**DATA FOR REVIEW**
*** Block opens ***

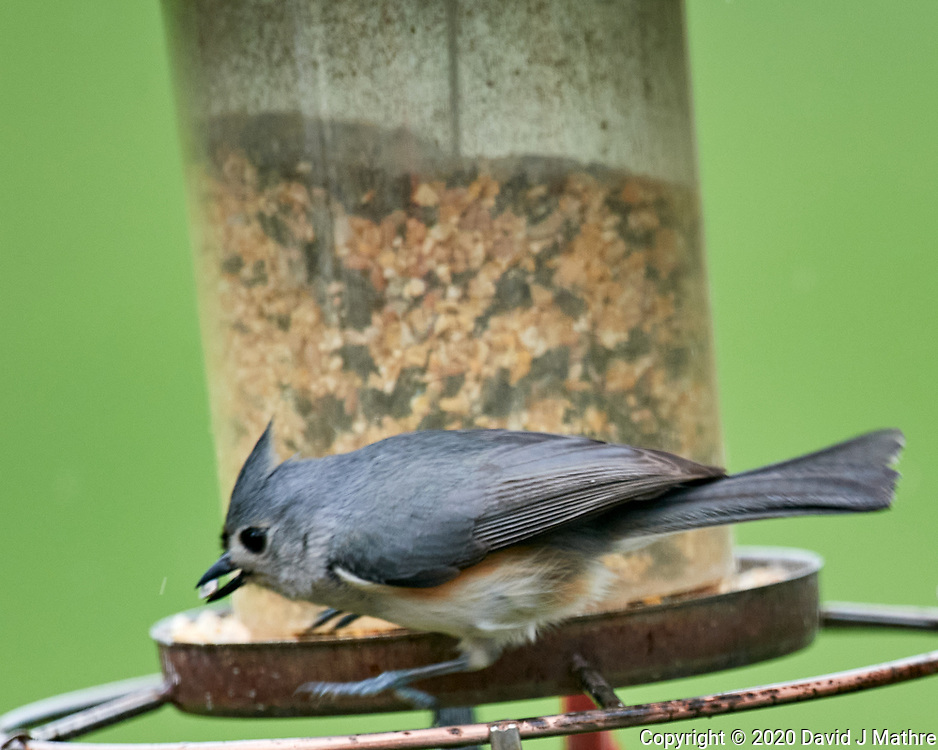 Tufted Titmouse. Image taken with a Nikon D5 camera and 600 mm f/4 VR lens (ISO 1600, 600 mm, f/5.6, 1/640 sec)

*** Block closes ***
*** Block opens ***

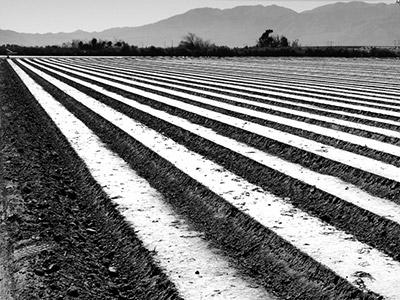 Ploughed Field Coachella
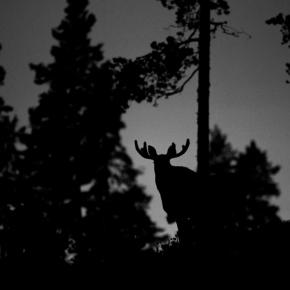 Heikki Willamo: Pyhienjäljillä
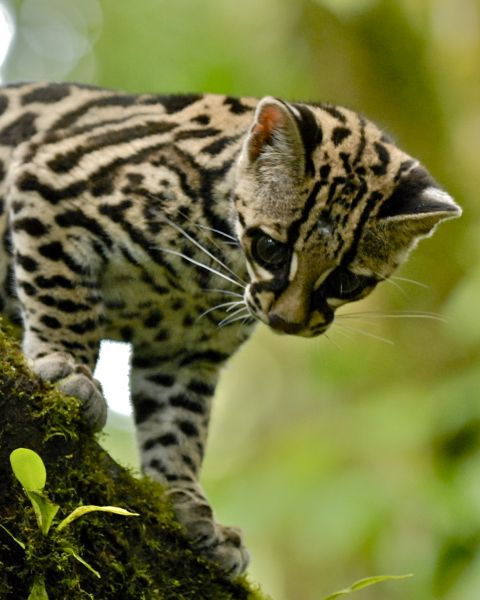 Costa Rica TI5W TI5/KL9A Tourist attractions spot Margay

*** Block closes ***

**TASK GOAL**
Using the listing above, reproduce word for word every line from the one containing "Heikki Willamo: Pyhienjäljillä" through the one containing "Costa Rica TI5W". Pictures must be left out.

**THE ANSWER**
 Heikki Willamo: Pyhienjäljillä
 Costa Rica TI5W TI5/KL9A Tourist attractions spot Margay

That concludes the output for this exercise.